I don't know. The Bongos look too goofy to me. Love the Stingray, though.


----------



## Shannon (Apr 1, 2007)

Bongo bad. 
Stingray good.


----------



## TomAwesome (Apr 1, 2007)

I like Bongos. They sound great, and for some reason I love how it looks, too. Stingrays kick ass, too. I'm thinking about getting one of those OLP MM3 basses, actually.


----------



## Matt Crooks (Apr 1, 2007)

Shannon said:


> Bongo bad.
> Stingray good.



QFT


----------



## GiantBaba (Apr 1, 2007)

I absolutely adore the Bongo

I want a 5-string fretless Bongo soooo bad


----------



## darren (Apr 1, 2007)

Fretless Stingray 5 FTW.


----------



## Scott (Apr 2, 2007)




----------



## darren (Apr 2, 2007)




----------



## All_¥our_Bass (Apr 2, 2007)

I like the way the all-black bongos look. I like all of them, but the black ones just look "best" to me. They are nice basses.


----------



## Scott (Apr 2, 2007)

I will never buy another black guitar.


----------



## Drew (Apr 2, 2007)

I actually dig the look of those Bongos, Scott, particularly the tiny Egyptian Smoke one - is it a EBMM model, or is it sort of a lower-end version akin to the OLP's or a Squier or something?


----------



## Scott (Apr 2, 2007)

It's EBMM. I dont think there is a lower end version of the Bongo.

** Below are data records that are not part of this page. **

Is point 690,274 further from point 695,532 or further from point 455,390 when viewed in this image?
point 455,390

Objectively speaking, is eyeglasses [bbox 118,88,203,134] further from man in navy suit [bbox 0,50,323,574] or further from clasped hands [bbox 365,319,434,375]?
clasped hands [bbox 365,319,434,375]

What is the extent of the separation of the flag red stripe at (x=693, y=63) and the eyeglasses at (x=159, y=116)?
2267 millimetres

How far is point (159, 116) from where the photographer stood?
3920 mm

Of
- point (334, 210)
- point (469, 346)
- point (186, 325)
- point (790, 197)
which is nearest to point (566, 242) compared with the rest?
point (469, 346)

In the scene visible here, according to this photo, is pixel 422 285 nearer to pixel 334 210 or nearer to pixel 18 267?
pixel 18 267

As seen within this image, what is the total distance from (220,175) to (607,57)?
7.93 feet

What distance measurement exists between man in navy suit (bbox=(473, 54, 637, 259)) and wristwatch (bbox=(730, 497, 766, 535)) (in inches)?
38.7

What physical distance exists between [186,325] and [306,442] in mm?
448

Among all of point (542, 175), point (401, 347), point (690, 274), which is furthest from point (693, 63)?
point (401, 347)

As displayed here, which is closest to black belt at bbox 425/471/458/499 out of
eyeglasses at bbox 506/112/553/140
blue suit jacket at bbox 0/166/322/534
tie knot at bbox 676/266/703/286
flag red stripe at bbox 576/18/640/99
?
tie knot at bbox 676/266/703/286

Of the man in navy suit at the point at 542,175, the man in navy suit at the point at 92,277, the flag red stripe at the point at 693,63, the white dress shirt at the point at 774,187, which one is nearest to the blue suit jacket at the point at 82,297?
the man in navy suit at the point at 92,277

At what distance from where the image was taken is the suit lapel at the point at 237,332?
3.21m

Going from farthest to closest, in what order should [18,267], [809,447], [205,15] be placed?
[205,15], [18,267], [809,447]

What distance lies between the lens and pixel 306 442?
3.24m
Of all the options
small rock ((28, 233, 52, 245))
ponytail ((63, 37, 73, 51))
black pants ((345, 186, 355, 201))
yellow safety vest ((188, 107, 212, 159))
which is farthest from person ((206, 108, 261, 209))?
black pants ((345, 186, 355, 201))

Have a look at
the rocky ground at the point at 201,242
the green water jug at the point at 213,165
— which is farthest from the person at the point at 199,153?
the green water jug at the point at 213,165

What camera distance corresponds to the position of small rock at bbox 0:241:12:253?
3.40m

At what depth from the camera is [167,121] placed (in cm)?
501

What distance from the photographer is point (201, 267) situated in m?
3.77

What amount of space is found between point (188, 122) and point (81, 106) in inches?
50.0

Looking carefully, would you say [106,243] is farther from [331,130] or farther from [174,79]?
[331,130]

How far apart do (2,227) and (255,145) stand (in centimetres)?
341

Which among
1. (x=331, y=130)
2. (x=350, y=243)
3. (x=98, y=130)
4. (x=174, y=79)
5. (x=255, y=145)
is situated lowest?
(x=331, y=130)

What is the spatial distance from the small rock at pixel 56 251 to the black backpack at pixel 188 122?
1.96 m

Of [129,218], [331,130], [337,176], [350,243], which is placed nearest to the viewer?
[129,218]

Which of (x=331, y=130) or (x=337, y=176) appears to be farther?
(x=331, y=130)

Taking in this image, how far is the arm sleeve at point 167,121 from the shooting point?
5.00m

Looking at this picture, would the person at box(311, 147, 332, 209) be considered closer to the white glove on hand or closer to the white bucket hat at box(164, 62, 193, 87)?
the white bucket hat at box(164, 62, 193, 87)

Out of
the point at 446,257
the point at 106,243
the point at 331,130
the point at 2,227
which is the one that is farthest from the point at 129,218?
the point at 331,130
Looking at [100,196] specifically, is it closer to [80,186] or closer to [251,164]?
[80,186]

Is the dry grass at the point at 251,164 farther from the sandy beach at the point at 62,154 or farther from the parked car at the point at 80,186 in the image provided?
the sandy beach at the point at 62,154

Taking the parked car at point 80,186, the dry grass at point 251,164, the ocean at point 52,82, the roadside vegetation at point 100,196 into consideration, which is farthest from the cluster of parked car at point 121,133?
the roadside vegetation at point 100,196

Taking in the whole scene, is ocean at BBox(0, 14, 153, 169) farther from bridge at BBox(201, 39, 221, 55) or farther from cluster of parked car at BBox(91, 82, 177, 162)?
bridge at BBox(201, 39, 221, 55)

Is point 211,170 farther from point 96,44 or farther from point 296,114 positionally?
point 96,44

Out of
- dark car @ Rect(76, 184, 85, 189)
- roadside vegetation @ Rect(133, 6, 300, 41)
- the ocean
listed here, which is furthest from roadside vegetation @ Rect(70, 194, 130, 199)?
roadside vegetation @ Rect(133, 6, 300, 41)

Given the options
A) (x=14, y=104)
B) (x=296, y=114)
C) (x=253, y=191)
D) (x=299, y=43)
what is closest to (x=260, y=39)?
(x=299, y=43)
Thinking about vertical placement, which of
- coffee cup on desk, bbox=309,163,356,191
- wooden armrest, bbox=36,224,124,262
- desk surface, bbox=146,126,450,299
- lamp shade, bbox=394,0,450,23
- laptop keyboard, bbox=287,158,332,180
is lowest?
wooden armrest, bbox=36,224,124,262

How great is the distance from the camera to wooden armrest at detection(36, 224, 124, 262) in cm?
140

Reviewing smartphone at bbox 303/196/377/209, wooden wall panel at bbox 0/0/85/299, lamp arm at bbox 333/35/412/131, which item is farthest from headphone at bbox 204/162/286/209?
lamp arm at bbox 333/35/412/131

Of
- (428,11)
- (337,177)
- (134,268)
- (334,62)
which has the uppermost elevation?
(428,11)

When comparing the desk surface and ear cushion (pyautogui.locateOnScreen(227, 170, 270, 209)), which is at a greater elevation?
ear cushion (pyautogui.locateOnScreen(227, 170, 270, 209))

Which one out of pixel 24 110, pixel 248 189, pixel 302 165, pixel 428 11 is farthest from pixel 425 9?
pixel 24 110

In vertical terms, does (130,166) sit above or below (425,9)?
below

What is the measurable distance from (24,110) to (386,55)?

But this just popped up on ebay yesterday. So.....


----------



## Chris (Apr 2, 2007)

Shannon said:


> Bongo bad.
> Stingray good.


----------



## darren (Apr 2, 2007)

The matte black "stealth" bongos do look cool. The Bongo looks kinda goofy in pics, but it's pretty cool in real life. Did you guys know that it was designed in collaboration with BMW?


----------



## Scott (Apr 2, 2007)




----------



## darren (Apr 2, 2007)

http://www.ernieball.com/news/91/


----------



## Lozek (Apr 4, 2007)

My old bass player







It's even the right (wrong) way round for you, Scottula


----------



## Drew (Apr 4, 2007)

Scott said:


>



I know why that look so familiar - dude from Porcupine Tree plays one.


----------



## TomAwesome (Apr 5, 2007)

Drew said:


> I know why that look so familiar - dude from Porcupine Tree plays one.



Is that so? I guess the Bongo now rocks just a little harder in my mind then  Of course I read this reply half way through listening to Signify


----------



## Metal Ken (Apr 5, 2007)

All i know is "Bongo Itch" sounds like an exotic STD.


----------



## Scott (Apr 5, 2007)

^That's what I meant. I was just trying to break the tension with a bunch of nice basses. What the hell is a 'Bongo Bass'?


----------



## Drew (Apr 5, 2007)

Scott said:


> ^That's what I meant. I was just trying to break the tension with a bunch of nice basses. What the hell is a 'Bongo Bass'?



If Porcupine Tree uses it, then it must be good.


----------



## Jeff (Apr 5, 2007)

Drew said:


> If Porcupine Tree uses it, then it must be good.



Yeah, that dude's tone is killer on the Chicago DVD.


----------



## Drew (Apr 5, 2007)

How much do those suckers go for, as a 5-string?


----------



## Scott (Apr 29, 2007)

Bongo 6 string in the works. John Myung used a Bongo 5 for some or the songs on Systematic Chaos. Rumored that he is moving to EBMM with this bass.


----------



## darren (Apr 29, 2007)

Whoa. And those pics come from a legit source, too! That would be EB's first 6-string bass. I think a 6-string StingRay would make me wet my pants.


----------